*Exercise aim*:
Rewrite every one of the following items with "camera" changed to "viewer" and everything else kept the same. Omit the pictures from your answer.

*Information supplied*:
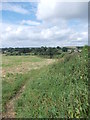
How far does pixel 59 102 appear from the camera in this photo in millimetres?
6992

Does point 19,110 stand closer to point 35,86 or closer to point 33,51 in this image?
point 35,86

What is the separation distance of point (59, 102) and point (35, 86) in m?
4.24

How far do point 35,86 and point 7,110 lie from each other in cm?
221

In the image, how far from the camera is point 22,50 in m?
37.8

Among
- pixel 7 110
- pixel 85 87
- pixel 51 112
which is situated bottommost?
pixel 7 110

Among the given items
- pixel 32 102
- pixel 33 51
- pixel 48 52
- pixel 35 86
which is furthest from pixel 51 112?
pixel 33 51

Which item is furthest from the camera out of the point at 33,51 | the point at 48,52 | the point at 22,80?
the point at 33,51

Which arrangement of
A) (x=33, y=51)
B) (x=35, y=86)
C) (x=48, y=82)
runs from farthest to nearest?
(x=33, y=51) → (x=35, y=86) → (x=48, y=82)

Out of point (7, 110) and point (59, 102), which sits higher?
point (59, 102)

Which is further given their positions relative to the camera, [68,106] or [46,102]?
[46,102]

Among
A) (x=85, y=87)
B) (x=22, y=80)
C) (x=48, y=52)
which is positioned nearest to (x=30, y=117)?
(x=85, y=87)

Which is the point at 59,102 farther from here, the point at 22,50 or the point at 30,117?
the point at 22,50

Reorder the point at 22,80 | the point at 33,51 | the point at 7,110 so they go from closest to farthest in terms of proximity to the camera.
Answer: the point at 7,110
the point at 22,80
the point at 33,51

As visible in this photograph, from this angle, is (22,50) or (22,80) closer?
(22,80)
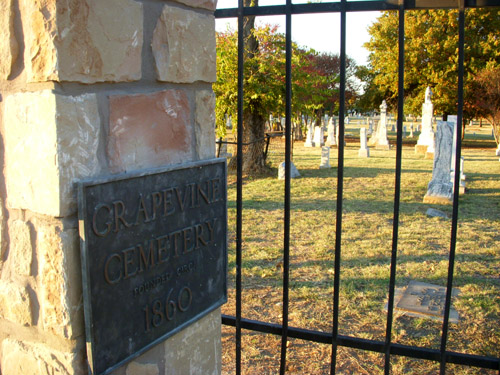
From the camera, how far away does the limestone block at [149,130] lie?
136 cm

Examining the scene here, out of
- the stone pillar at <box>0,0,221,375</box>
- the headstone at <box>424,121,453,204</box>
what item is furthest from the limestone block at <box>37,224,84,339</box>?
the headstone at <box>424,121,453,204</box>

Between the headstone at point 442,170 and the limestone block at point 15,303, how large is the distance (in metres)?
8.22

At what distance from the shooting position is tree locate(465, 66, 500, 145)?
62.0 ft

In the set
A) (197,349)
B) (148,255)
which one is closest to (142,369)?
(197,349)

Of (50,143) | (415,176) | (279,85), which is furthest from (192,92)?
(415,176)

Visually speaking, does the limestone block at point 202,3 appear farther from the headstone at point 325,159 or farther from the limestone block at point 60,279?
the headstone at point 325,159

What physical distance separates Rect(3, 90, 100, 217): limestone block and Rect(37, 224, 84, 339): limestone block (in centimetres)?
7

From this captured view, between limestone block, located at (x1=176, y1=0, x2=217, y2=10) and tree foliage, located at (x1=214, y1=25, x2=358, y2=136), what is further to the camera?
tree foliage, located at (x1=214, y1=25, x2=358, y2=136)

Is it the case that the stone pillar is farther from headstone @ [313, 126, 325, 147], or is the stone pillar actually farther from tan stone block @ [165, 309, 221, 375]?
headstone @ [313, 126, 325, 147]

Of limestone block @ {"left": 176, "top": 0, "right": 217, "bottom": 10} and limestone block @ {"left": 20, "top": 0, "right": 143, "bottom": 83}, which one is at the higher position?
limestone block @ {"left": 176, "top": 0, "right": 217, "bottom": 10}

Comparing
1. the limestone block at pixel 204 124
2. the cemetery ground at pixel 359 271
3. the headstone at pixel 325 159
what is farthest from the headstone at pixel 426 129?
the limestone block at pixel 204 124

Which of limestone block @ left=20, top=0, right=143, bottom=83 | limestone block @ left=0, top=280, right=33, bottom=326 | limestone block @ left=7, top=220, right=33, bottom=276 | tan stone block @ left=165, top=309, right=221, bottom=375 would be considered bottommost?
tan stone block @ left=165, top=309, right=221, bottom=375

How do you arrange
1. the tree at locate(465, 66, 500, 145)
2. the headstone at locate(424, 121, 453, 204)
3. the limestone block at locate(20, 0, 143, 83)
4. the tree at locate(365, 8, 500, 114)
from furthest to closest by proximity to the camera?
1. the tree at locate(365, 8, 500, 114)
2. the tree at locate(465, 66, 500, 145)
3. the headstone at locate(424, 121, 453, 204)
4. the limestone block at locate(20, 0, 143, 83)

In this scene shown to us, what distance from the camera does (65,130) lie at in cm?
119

*Completed task*:
How far does pixel 59 102 appear from the viewer in this photo in millimetres?
6992

Does point 19,110 stand closer to point 35,86 or closer to point 33,51 in this image?
point 35,86

What is the separation distance of point (59, 102) and point (35, 86) in m?
4.24

How far do point 35,86 and point 7,110 lie from each other in cm?
221

In the image, how far from the viewer is point 22,50 in m?
37.8

Among
- pixel 7 110
- pixel 85 87
- pixel 51 112
which is situated bottommost?
pixel 7 110

Among the given items
- pixel 32 102
- pixel 33 51
- pixel 48 52
- pixel 35 86
which is furthest from pixel 51 112?
pixel 33 51

Which item is furthest from the viewer out of the point at 33,51 | the point at 48,52 | the point at 22,80?
the point at 33,51

Which arrangement of
A) (x=33, y=51)
B) (x=35, y=86)
C) (x=48, y=82)
runs from farthest to nearest?
(x=33, y=51) → (x=35, y=86) → (x=48, y=82)

Out of point (7, 110) and point (59, 102), which sits higher?
point (59, 102)

Which is further given their positions relative to the viewer, [68,106] or [46,102]?
[46,102]

Among
A) (x=85, y=87)
B) (x=22, y=80)
C) (x=48, y=52)
which is positioned nearest to (x=30, y=117)?
(x=85, y=87)

Which is the point at 59,102 farther from here, the point at 22,50 or the point at 30,117?
the point at 22,50

Reorder the point at 22,80 | the point at 33,51 | the point at 7,110 so they go from closest to farthest in terms of proximity to the viewer.
Answer: the point at 7,110
the point at 22,80
the point at 33,51

As visible in this photograph, from this angle, is (22,50) or (22,80) closer?
(22,80)
From the viewer, how far away does the limestone block at [149,130] lie?
136 cm

Examining the scene here, out of
- the stone pillar at <box>0,0,221,375</box>
- the headstone at <box>424,121,453,204</box>
what item is furthest from the limestone block at <box>37,224,84,339</box>?
the headstone at <box>424,121,453,204</box>

Between the headstone at point 442,170 and the limestone block at point 15,303, how large is the distance (in metres)?
8.22

At what distance from the shooting position is tree locate(465, 66, 500, 145)?
62.0 ft

In the set
A) (197,349)
B) (148,255)
which one is closest to (142,369)?
(197,349)

Of (50,143) | (415,176) | (279,85), which is furthest from (192,92)?
(415,176)

Visually speaking, does the limestone block at point 202,3 appear farther from the headstone at point 325,159 or farther from the limestone block at point 60,279?
the headstone at point 325,159

What physical distance separates Rect(3, 90, 100, 217): limestone block and Rect(37, 224, 84, 339): limestone block (in centimetres)?
7

From this captured view, between limestone block, located at (x1=176, y1=0, x2=217, y2=10) and tree foliage, located at (x1=214, y1=25, x2=358, y2=136), what is further to the viewer?
tree foliage, located at (x1=214, y1=25, x2=358, y2=136)

Is it the case that the stone pillar is farther from headstone @ [313, 126, 325, 147], or is the stone pillar actually farther from tan stone block @ [165, 309, 221, 375]?
headstone @ [313, 126, 325, 147]

Of limestone block @ {"left": 176, "top": 0, "right": 217, "bottom": 10} and limestone block @ {"left": 20, "top": 0, "right": 143, "bottom": 83}, which one is at the higher position?
limestone block @ {"left": 176, "top": 0, "right": 217, "bottom": 10}

Comparing
1. the limestone block at pixel 204 124
2. the cemetery ground at pixel 359 271
3. the headstone at pixel 325 159
what is farthest from the headstone at pixel 426 129?
the limestone block at pixel 204 124

Which of limestone block @ left=20, top=0, right=143, bottom=83 | limestone block @ left=0, top=280, right=33, bottom=326 | limestone block @ left=7, top=220, right=33, bottom=276 | tan stone block @ left=165, top=309, right=221, bottom=375 would be considered bottommost?
tan stone block @ left=165, top=309, right=221, bottom=375

How do you arrange
1. the tree at locate(465, 66, 500, 145)
2. the headstone at locate(424, 121, 453, 204)
3. the limestone block at locate(20, 0, 143, 83)
4. the tree at locate(365, 8, 500, 114)
from furthest to closest by proximity to the viewer?
1. the tree at locate(365, 8, 500, 114)
2. the tree at locate(465, 66, 500, 145)
3. the headstone at locate(424, 121, 453, 204)
4. the limestone block at locate(20, 0, 143, 83)

In this scene shown to us, what distance from the viewer does (65,130) lie at in cm?
119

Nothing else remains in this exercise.